Recent High Court Ruling May Impact Private Cost Recovery Litigation

January 16, 2008
by MEREDITH DuBARRY HUSTON
Client Alert Newsletter Forecast 2008

In its June 2007 decision in United States v. Atlantic Research Corp., the U.S. Supreme Court held that a party that has engaged in a voluntary cleanup of a contaminated site may recover costs from other potentially responsible parties ("PRPs") under Section 107(a) of the Comprehensive Environmental Response, Compensation and Liability Act ("CERCLA"), providing a separate remedy from Section 113(f), which grants a PRP the right to seek contribution from other parties only where it has been compelled to pay (by court judgment or government settlement) more than its fair share of a joint liability. The decision restores incentives for PRPs to clean up polluted sites even when the government has not yet required them to do so, and may prompt an increase in the filing of private cost recovery actions. Parties that have performed cleanups should now consider evaluating whether they might have worthwhile claims against other PRPs, including the United States; parties that have been sued for cleanup should consider possible contribution counterclaims; and parties entering into settlements should document that the settlement is voluntary.
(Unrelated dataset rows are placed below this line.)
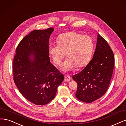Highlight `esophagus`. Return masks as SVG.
<instances>
[{
    "mask_svg": "<svg viewBox=\"0 0 126 126\" xmlns=\"http://www.w3.org/2000/svg\"><path fill=\"white\" fill-rule=\"evenodd\" d=\"M70 80H71V78L69 76H64V81H65L66 82L69 81H70Z\"/></svg>",
    "mask_w": 126,
    "mask_h": 126,
    "instance_id": "obj_1",
    "label": "esophagus"
}]
</instances>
Although Atlantic Research resolved the substantial uncertainty on the viability of claims for recovery of voluntary cleanup costs, the decision left open other issues. These include whether cleanup costs incurred by a PRP pursuant to a consent decree following an EPA administrative enforcement action are recoverable under Section 107(a), Section 113(f), or both; whether a PRP who has agreed to perform a response action under a federal or state agency consent order can bring an action under Section 107(a); and whether parties that have settled their cleanup liability with the government in exchange for "contribution protection" can be exposed to cost recovery actions brought by other PRPs under Section 107(a). These issues will surely prompt further litigation in 2008 and beyond.